Montepulciano (the grape, not the place!)
Firstly, Montepulciano is a town in Tuscany, which has no relation to the Montepulciano grape. Montepulciano is the second most widely grown red grape in Italy (after Sangiovese) and is most noted in the regions of Abruzzo (Montepulciano d’Abruzzo) and Le Marche (Rosso Conero, Rosso Piceno, Offida Rosso) in Central Italy. It is also grown to a lesser extent in the regions of Puglia, Molise and Umbria.
Corvina is the main grape variety used to produce Valpolicella. Valpolicella is a wine zone in the Veneto region of Northern Italy and translates to “Valley of many cellars”. Corvina, native to this region, can be blended with Rondinella and Molinara to create Valpolicella.
Four distinct styles of Valpolicella are produced: Fruity Valpolicella DOC, dry Amarone (“great bitter”), Ripasso (repassed) and Recioto (sweet dessert wine).
Top White Grape Varieties
Pinot Grigio is Italy’s most popular white wine grown in the northeast regions of Alto Adige, Veneto, and Friuli-Venezia Giulia, which produces some of the richest Pinot Grigio in Italy.

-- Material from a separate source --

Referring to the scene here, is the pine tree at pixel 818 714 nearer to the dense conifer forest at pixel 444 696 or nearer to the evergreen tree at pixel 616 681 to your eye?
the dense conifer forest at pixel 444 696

The most widely planted white grape in Italy and is grown throughout the country. It is mentioned in more than 80 of Italy’s DOC’s (“Controlled origin denominations”), although it has just seven of its own : Trebbiano d’Abruzzo, Trebbiano di Aprilia, Trebbiano di Arborea, Trebbiano di Capriano del Colle, Trebbiano di Romagna and Trebbiano Val Trebbia dei Colli Piacentini and Trebbiano di Soave.
Trebbiano is one of the grapes in the Umbrian white wine Orvieto and the Lazio wine of Frascati. Interestingly, it is also used to make balsamic vinegar!
The Verdicchio grape is predominantly grown in the region of Le Marche where there are two types: Verdicchio dei Castelli di Jesi and Verdicchio di Matelica. Verdicchio dei Castelli di Jesi is said to be the best European wine to pair with fish dishes. It is also grown in Umbria and Lazio.
Soave is located in the Veneto region of Italy and only white wine is produced in Soave. Soave must be made with a minimum of 70% of the Gargenega grape with the other 30% being Trebbiano di Soave – also grown here. Soave, along with Chianti, were the first zones in Italy to be recognised by Royal Decree in 1931.
Cortese is the exclusive variety of grape grown in the Gavi area in the region of Piedmont.
Prosecco is made with a minimum of 85% from the Glera grape which is produced in nine provinces spanning the regions of Veneto and Friuli-Venezia Giulia. The other 15% can be anyone or a combination of the following grapes: Verdiso, Bianchetta Trevigiana, Perera, Glera lunga, Chardonnay Pinot Bianco, Pinot Grigio and Pinot Noir. The name originated from the village of Prosecco near Trieste and also where the grape originated. If it’s not produced in the designated area it’s not Prosecco – it’s sparkling wine or spumante in Italian!
Other Varieties of Note
· Nero D’Avola is the dominant black grape of Sicily and is grown widely throughout the island.
· Primitivo (Zinfandel) is one of the most notable grapes grown in the Puglia region
· Anglianico, the most prestigious grape of the south and grown in the Campania region
Italy has successfully planted the vast majority of the international grape varieties it is the domestic vines that present the true flavour characteristics that have made Italian wines world-famous. The journey from vine to wine in Italy is probably the most complex in the world due to the sheer number of grape varieties, wine growing regions, techniques and the hundreds of years of wine making history they have under their belt.